Cold Weather Tips for Outdoor Dogs

Dogs are not as sensitive to low temperatures as their human owners. This, however, doesn’t mean they can be left outdoors during the winter. On the contrary, it is best to bring them inside when the temperatures get really low. But if for some reason your dog will be spending most of the winter outdoors you should take the necessary steps to ensure that he is protected from the cold and stays as  comfortable as possible.

Dogs Vulnerable to Hypothermia and Frostbite As Well

Contrary to common belief, dogs (and other furry pets) are not resistant to cold and prolonged exposure to low temperatures can lead to potentially very serious health problems including hypothermia, a condition marked by dangerously low body temperature. Likewise, exposure to the winter cold over a longer period of time can lead to frostbite. Short-haired breeds, young and older dogs as well as those with health issues are especially vulnerable although the risk of hypothermia and frostbite is very real for long-haired, healthy and well fed dogs as well.

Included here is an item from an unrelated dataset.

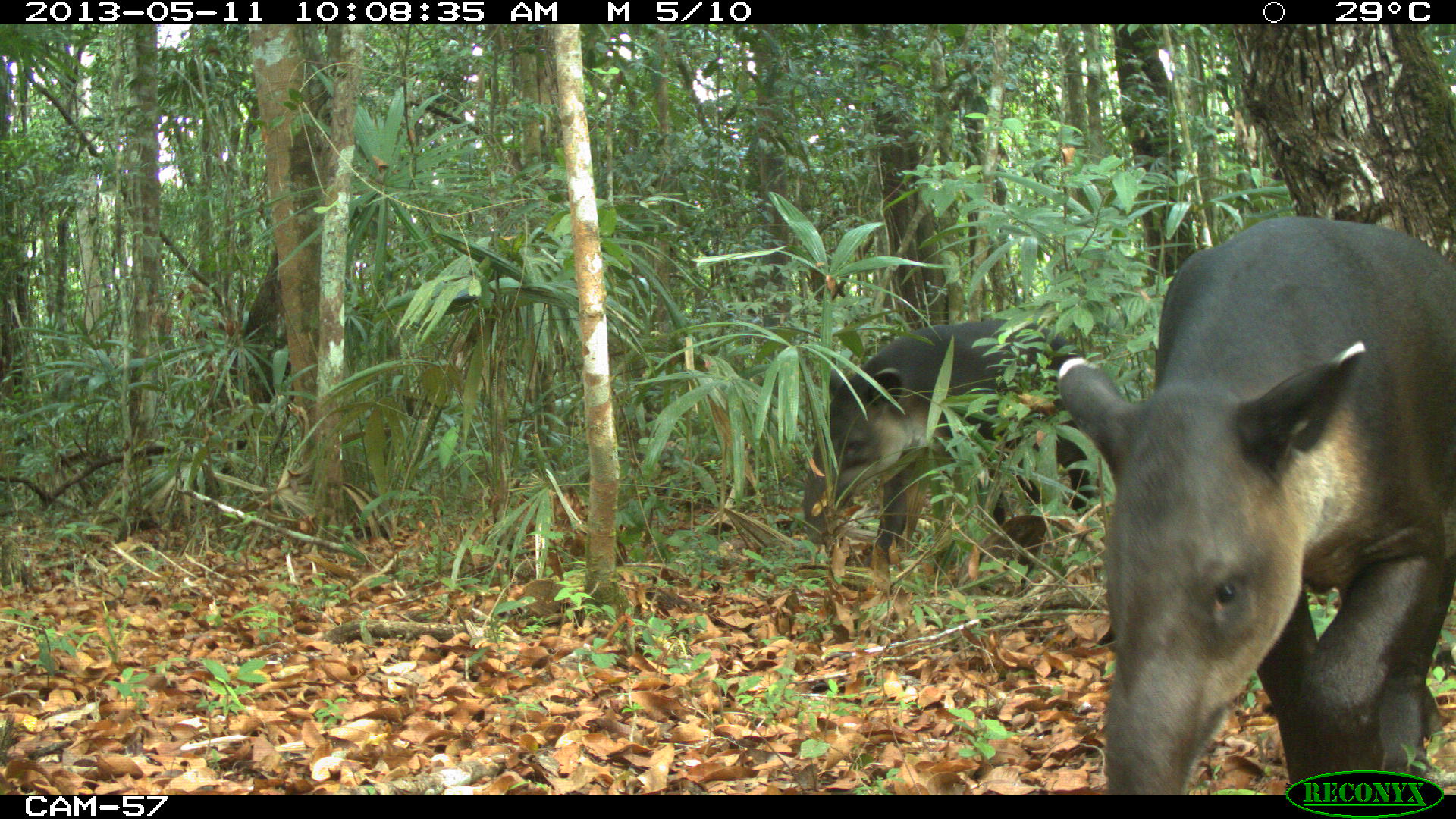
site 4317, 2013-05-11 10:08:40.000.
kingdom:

Helping Outdoor Dogs Get Through the Winter

If your dog will be spending most of the time outdoors during the winter, you are recommended to:

– Have your dog examined by a vet. The goal is to ensure that your dog is healthy and free of health issues that can be made worse by exposure to cold such as arthritis for example. Also, dogs with some medical conditions such as diabetes, kidney problems and heart disease, to mention a few, are at increased risk of hypothermia and frostbite.

In addition to prescribing treatment/medications (if necessary), your vet will also provide advice and guidance on how to reduce the risk of complications or worsening of the symptoms due to exposure to cold.

– Provide appropriate shelter. In addition to providing protection from rain and snow, the shelter should also provide protection from the chilly winter winds and of course, low temperatures. Make sure that the shelter is elevated from the ground a few inches and large enough for your dog to be able to sit and lie comfortably. Also, make sure that the entry/doorway to the shelter is turned in the opposite direction of the prevailing winds and covered by a windproof door.

You are recommended not to use any heaters or heated mats because they pose a risk of burns and fire.

– Offer more food. Animals that are kept outdoors need more food to get through the winter. This is because they need more energy to stay warm. In general, most dogs need 10 to 15 percent more food than during the warmer seasons of the year. But before making any changes to your pet’s diet, you are recommended to consult your vet. And ensure that your dog’s water stays clean and unfrozen.

– Clean up any antifreeze spills immediately. Antifreeze is extremely toxic to pets and ingestion of even small amounts can be fatal. To make things worse, its sweet taste makes it very appealing to dogs. To prevent antifreeze poisoning, be sure to clean up any spills immediately.

– Know the signs of problems. As discussed above, hypothermia and frostbite are a very serious threat to outdoor pets. In addition to taking steps to reduce the risk of both health problems, however, it is also important to know their symptoms (shivering, skin turning pale or blue) in order to be able to seek veterinary help on time and prevent complications.